L’opération inverse, dénommée « décompilation », qui permet, à partir du code objet, de retrouver le code source compréhensible par l’être humain (en réalité, est ainsi récupérée une version du code source qui diffère de la version initiale, et dénommée pour cette raison « quasi-code source »), est en principe subordonnée à l’autorisation du titulaire du droit d’auteur afférent au logiciel. En vertu de l’article 6 de la directive 91/250 CEE du 14 mai 1991 relative à la protection des programmes d’ordinateur (devenue la directive 2009/24/CE ayant le même objet), elle échappe, par exception, à cette autorisation, uniquement lorsque l’opération vise à accéder à des informations nécessaires au développement d’un logiciel interopérable avec celui décompilé, et à la condition, notamment, que ces informations n’aient pas été rendues disponibles par le titulaire du droit d’auteur.

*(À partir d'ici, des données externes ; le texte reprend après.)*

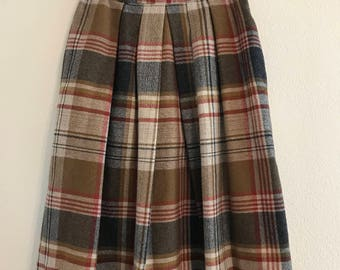 1970's  Sears Junior Bazar Wool Plaid Skirt (pleaded on the front)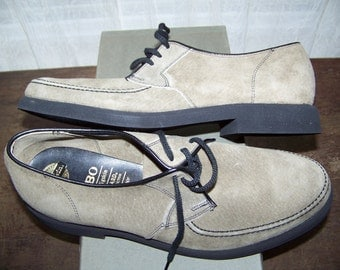 Vntg Oxfords Grey SUEDE Pigskin 1960's Brown Shoe Co Pedwin Hobo Ghost Town Blue Size Men 7-1/2  women 9 Scotchgard Deadstock Beautiful!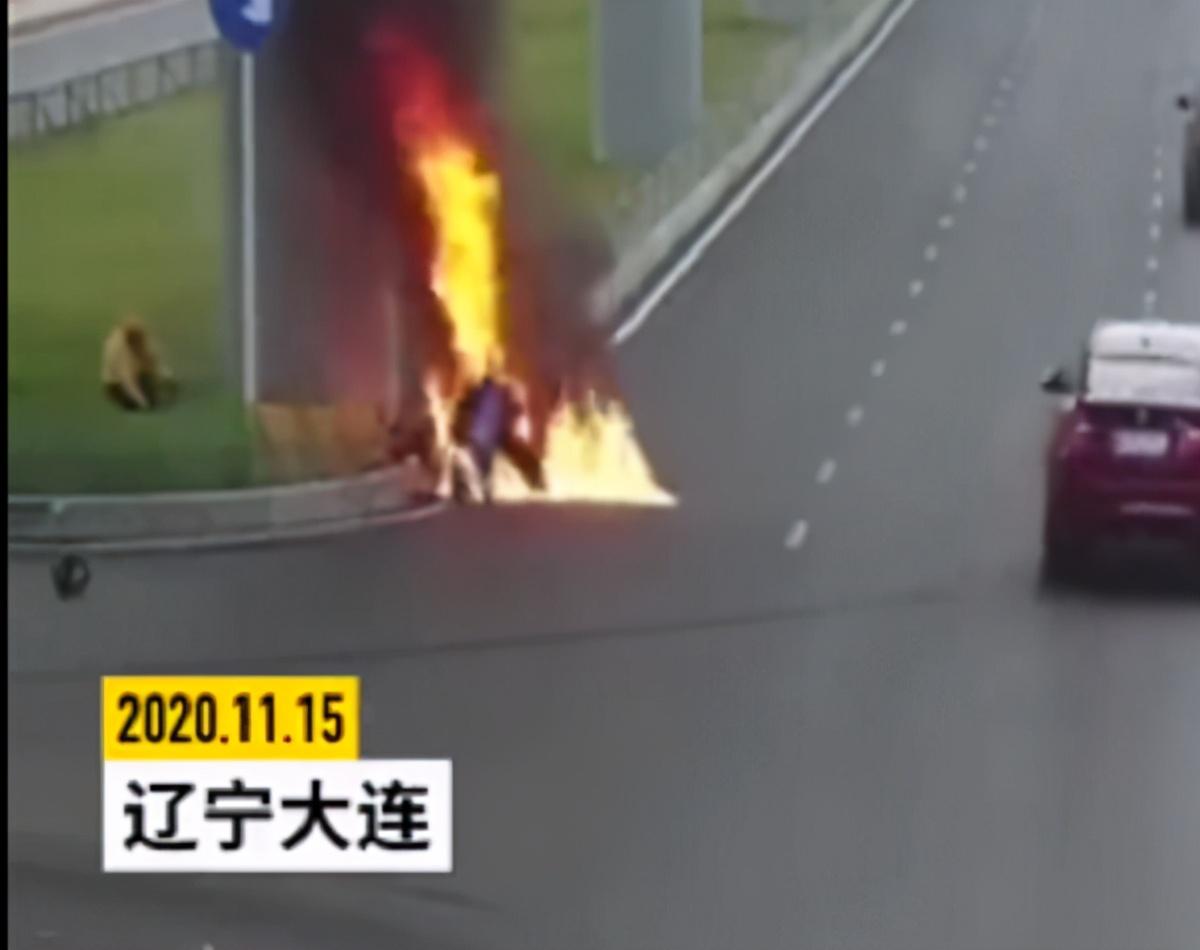 外卖小哥骑车撞上桥墩,同行停车从火中救人,称:不救会后悔一生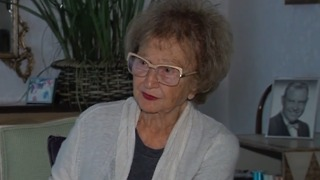 94-year-old woman hears from hero who saved her from submerged car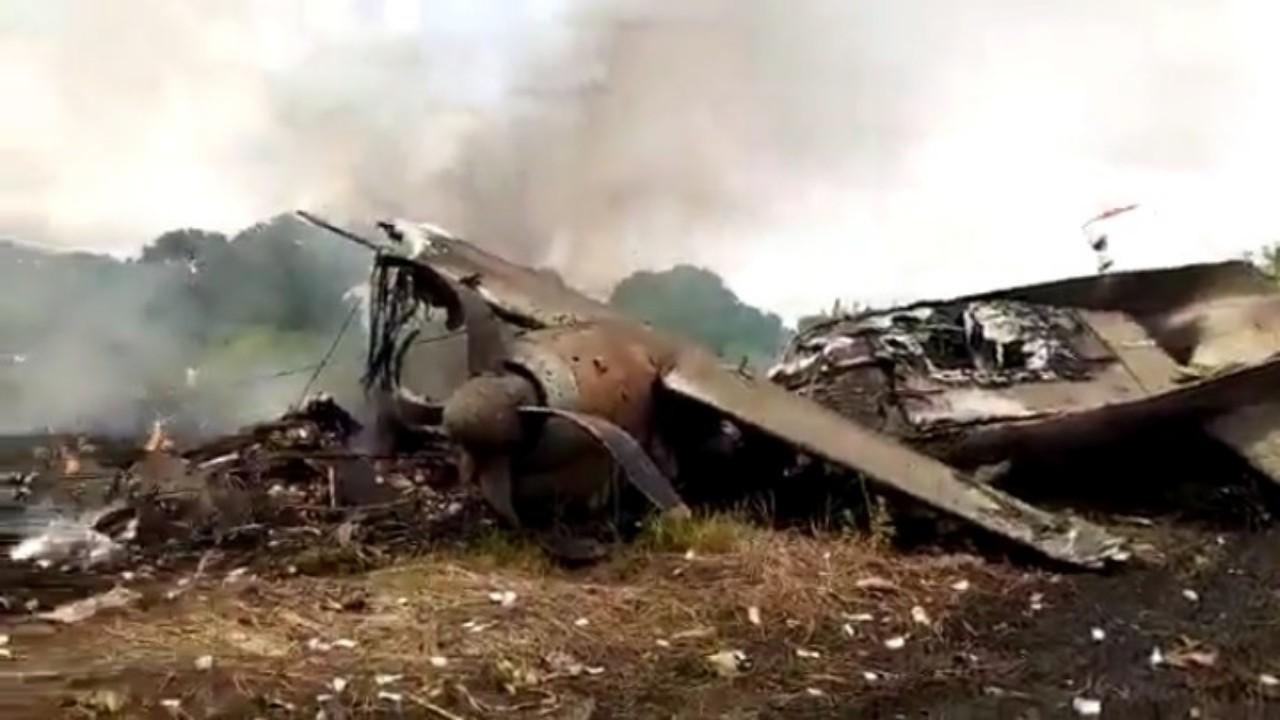 بالفيديو.. تحطم طائرة شحن عقب إقلاعها من مطار جوبا جنوب السودان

Une société commercialisant des logiciels de sa conception reprochait à l’un de ses licenciés, l’Etat belge, d’avoir décompilé l’un de ses logiciels aux fins, non de développer un logiciel interopérable, mais de désactiver une fonctionnalité défaillante, autrement dit pour corriger une erreur affectant le logiciel en cause.

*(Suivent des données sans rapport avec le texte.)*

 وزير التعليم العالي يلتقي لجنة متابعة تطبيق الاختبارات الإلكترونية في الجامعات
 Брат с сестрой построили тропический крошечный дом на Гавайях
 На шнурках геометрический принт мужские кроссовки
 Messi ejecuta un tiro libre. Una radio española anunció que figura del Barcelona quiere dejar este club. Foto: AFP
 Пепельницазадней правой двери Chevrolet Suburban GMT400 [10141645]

Saisie du litige, la cour d’appel de Bruxelles a interrogé la Cour de Justice sur la question de savoir si, en substance, la décompilation d’un logiciel pouvait entrer dans le champ de l’exception prévue non par l’article 6 de la directive précitée, mais de son article 5, qui autorise l’utilisateur légitime d’un logiciel (i.e. le bénéficiaire d’une licence) à effectuer tous les actes notamment de reproduction et de traduction de ce logiciel, nécessaires à son utilisation normale, y compris pour en corriger les erreurs. Dans l’affirmative, la cour de Bruxelles demandait encore à la Cour de justice si devaient alors être respectées les conditions de l’exception de décompilation prévues par l’article 6 de la directive.
La Cour de justice répond en substance que, bien que l’article 5 de la directive ne cite pas expressément la décompilation, les actes qu’il autorise à l’utilisateur légitime du logiciel incluent ceux nécessaires à une telle décompilation ; et qu’exclure la décompilation du champ de ce texte reviendrait à le priver d’effet utile, car une telle décompilation est presque toujours nécessaire à la correction des erreurs d’un logiciel, ce qui est exact.

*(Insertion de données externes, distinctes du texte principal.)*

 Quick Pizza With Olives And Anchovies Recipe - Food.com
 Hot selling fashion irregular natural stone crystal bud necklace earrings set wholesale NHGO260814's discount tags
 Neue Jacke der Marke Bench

Elle juge donc que l’utilisateur d’un logiciel peut procéder à sa décompilation afin de corriger une ou des erreurs affectant ce logiciel, sans autorisation du titulaire du droit d’auteur, en application de l’article 5 de la directive ; il doit alors, logiquement, respecter les conditions de l’exception prévue par cet article 5 et non celles édictées par son article 6. En conséquence, notamment, il ne peut utiliser les informations obtenues qu’à la seule fin de corriger les erreurs, et doit respecter les conditions contractuelles éventuellement fixées par le titulaire du droit d’auteur (qui ne peut lui interdire contractuellement de procéder à cette correction, mais a pu en fixer les modalités).
Cette solution de bon sens mérite d’être approuvée.